Spatial questions tied to pictures:
════
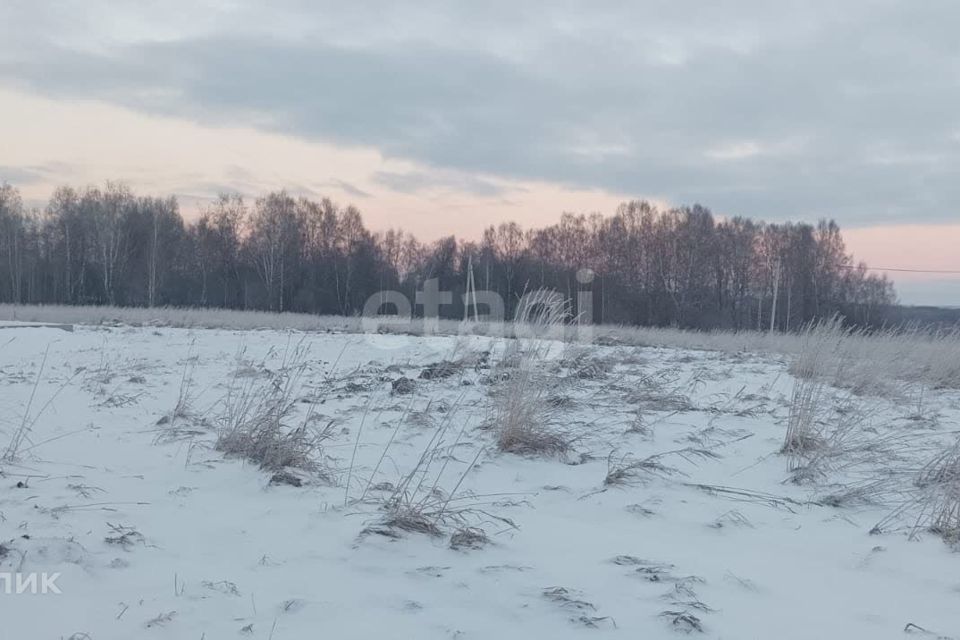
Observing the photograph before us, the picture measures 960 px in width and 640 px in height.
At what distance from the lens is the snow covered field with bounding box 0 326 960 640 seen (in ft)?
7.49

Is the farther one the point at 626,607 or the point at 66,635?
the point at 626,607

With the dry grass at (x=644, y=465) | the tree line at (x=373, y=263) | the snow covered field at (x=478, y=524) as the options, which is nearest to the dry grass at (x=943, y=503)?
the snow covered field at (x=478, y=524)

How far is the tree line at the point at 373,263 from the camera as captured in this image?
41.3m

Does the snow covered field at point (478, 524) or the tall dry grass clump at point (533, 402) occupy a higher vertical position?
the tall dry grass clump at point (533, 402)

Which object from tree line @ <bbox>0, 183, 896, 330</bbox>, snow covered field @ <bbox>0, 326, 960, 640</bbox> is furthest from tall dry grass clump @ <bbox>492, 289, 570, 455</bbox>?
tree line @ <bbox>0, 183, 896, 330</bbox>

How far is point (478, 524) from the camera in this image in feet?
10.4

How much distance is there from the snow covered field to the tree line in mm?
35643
════
YOUR TASK: Please output the records from the line containing "How far is the" through the end of the records, both ends included, reproducing each line unchanged.

SOLUTION BELOW:
How far is the tree line at the point at 373,263 from the camera as captured in this image?
41.3m

Does the snow covered field at point (478, 524) or the tall dry grass clump at point (533, 402) occupy a higher vertical position?
the tall dry grass clump at point (533, 402)

Which object from tree line @ <bbox>0, 183, 896, 330</bbox>, snow covered field @ <bbox>0, 326, 960, 640</bbox> is furthest from tall dry grass clump @ <bbox>492, 289, 570, 455</bbox>?
tree line @ <bbox>0, 183, 896, 330</bbox>

How far is point (478, 524) from the camera in this image in feet?
10.4

How much distance is there from the snow covered field to the tree line in mm?
35643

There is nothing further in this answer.